I decided instead to use an online word occurrence tool. I quickly realised, however, that this tool counted each word separately. This caused an issue as many of the entities in my Excel file contained multiple words within one cell. I therefore found a different tool that would allow me to remove the spaces between the words in each cell. I could then take the output from the space removal tool and input that to the word frequency tool, which generated a list of the entities that most frequently came up in the file.
This list of the most frequent words allowed me to automate the harmonisation of entities using the IFS command in Excel more efficiently than I had been doing before. I still, however, was limited by the fact that Excel only allows 125 tests within one excel command in a cell. This meant that I was only able to automate the first 125 unique entities. However, this was by far the most efficient way of cleaning the data, and it enabled me to sort through over 5,000 data points considerably faster than I otherwise would have done.
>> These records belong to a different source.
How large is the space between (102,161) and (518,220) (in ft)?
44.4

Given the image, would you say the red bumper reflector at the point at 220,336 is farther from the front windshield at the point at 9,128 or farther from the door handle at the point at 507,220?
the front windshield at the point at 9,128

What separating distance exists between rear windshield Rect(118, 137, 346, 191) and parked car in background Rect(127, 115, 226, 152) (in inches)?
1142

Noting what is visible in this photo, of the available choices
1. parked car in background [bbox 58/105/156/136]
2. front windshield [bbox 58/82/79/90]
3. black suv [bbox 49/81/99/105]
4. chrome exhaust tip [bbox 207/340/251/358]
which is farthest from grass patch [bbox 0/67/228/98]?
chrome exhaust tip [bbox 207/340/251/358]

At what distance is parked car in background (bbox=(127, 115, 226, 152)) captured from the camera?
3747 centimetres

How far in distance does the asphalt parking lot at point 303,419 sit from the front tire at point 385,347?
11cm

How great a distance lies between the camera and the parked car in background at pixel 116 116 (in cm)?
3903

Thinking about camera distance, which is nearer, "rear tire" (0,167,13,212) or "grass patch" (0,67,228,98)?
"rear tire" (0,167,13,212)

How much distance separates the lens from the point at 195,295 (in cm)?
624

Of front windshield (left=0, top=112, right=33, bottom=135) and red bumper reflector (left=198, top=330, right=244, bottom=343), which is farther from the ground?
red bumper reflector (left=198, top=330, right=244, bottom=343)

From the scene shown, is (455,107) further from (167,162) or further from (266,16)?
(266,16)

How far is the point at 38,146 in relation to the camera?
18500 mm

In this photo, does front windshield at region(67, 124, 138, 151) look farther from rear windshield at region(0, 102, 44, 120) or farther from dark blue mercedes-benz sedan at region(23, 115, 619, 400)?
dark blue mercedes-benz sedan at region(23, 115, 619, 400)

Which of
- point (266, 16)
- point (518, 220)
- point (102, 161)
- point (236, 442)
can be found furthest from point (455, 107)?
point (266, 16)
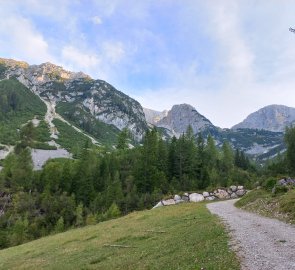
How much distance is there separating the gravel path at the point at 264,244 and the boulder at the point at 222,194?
4185 centimetres

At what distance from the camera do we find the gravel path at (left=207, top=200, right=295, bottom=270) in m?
15.9

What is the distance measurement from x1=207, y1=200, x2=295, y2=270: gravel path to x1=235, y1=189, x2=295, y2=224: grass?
3.90m

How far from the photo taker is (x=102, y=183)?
378 ft

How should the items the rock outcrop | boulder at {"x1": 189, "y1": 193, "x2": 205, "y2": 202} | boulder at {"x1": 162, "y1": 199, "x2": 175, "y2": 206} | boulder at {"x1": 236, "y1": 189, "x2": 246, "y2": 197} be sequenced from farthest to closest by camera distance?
boulder at {"x1": 236, "y1": 189, "x2": 246, "y2": 197} → boulder at {"x1": 189, "y1": 193, "x2": 205, "y2": 202} → the rock outcrop → boulder at {"x1": 162, "y1": 199, "x2": 175, "y2": 206}

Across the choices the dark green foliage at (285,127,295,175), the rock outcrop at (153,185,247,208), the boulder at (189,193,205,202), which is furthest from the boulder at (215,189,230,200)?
the dark green foliage at (285,127,295,175)

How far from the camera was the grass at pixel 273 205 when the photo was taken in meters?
32.8

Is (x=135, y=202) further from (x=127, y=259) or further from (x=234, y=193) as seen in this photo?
(x=127, y=259)

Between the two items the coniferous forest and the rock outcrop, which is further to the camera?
the coniferous forest

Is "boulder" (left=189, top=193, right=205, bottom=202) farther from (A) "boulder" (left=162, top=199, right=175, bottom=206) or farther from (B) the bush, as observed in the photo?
(B) the bush

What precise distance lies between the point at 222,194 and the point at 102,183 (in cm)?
5320

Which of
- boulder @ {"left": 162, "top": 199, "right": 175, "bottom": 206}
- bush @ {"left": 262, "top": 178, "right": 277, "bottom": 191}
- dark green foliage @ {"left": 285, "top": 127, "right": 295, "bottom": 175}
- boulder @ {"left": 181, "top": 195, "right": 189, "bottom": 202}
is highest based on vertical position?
dark green foliage @ {"left": 285, "top": 127, "right": 295, "bottom": 175}

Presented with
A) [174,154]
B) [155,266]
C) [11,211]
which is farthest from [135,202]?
[155,266]

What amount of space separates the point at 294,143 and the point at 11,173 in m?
108

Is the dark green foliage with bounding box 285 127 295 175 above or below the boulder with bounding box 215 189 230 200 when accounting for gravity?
above
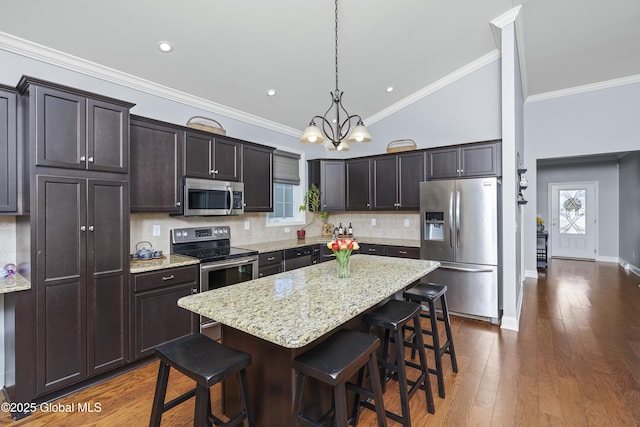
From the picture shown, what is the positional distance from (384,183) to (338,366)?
3696 mm

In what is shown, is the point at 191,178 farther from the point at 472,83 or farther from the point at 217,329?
the point at 472,83

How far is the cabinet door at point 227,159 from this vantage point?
3451 mm

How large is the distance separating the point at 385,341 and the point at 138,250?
2.46 metres

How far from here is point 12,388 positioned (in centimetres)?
206

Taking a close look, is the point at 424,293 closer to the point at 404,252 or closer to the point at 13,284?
the point at 404,252

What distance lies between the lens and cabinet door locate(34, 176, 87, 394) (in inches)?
80.0

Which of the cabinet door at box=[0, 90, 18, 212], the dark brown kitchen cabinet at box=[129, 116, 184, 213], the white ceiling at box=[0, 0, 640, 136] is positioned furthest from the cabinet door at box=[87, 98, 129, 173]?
the white ceiling at box=[0, 0, 640, 136]

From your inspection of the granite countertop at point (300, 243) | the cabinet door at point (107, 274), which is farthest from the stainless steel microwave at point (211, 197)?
the cabinet door at point (107, 274)

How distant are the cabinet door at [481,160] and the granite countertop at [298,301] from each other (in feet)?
6.90

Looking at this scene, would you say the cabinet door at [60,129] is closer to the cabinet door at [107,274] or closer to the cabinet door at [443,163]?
the cabinet door at [107,274]

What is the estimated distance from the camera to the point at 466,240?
367 cm

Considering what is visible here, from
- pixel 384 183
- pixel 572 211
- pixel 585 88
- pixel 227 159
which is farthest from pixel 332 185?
pixel 572 211

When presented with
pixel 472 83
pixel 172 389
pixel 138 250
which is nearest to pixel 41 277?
pixel 138 250

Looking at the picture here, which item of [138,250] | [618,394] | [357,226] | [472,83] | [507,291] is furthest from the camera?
[357,226]
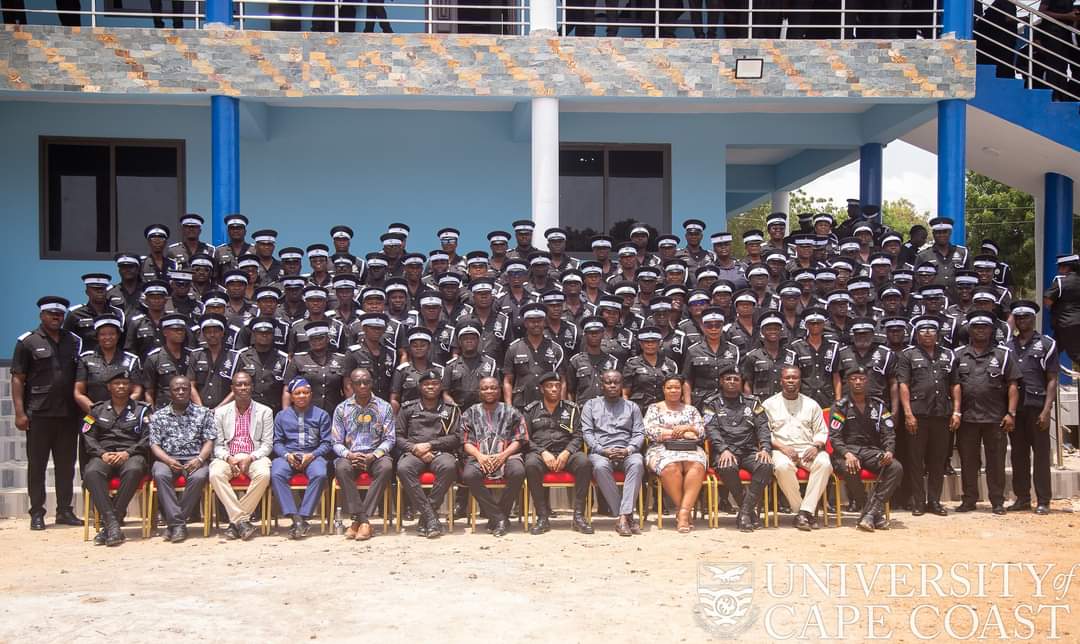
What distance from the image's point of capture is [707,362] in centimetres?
943

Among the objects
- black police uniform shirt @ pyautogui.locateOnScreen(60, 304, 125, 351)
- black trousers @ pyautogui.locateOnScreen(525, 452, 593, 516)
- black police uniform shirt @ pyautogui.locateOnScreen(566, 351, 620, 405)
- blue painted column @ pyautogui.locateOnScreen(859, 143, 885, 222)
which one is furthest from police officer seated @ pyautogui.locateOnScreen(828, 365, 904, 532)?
blue painted column @ pyautogui.locateOnScreen(859, 143, 885, 222)

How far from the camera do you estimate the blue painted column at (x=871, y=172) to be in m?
15.8

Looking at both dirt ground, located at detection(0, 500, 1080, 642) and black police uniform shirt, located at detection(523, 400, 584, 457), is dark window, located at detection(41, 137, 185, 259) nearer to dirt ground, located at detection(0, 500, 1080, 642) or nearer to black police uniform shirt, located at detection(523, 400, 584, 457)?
dirt ground, located at detection(0, 500, 1080, 642)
As is evident from this piece it took me several iterations and adaptions to reach a point where I was satisfied with my workflow. However, having finished my undergraduate fellowship, I am aware that there are still numerous areas that could still be improved upon. I suppose that there are several things I have learned from this experience. It has borne testament to the value of trial and error, persistence, and to the fact that, as my supervisor Professor Blanke pointed out to me, ‘most knowledge is serendipitous in its origins to a degree’. Challenges should thus not be seen as an immovable obstacle, but as an opportunity to learn, and adapting and overcoming these challenges is an important part of learning and of the research process.
This article was written as part of the King’s Undergraduate Research fellowship held in the context of the GUARDINT project, which is supported by the Economic and Social Research Council.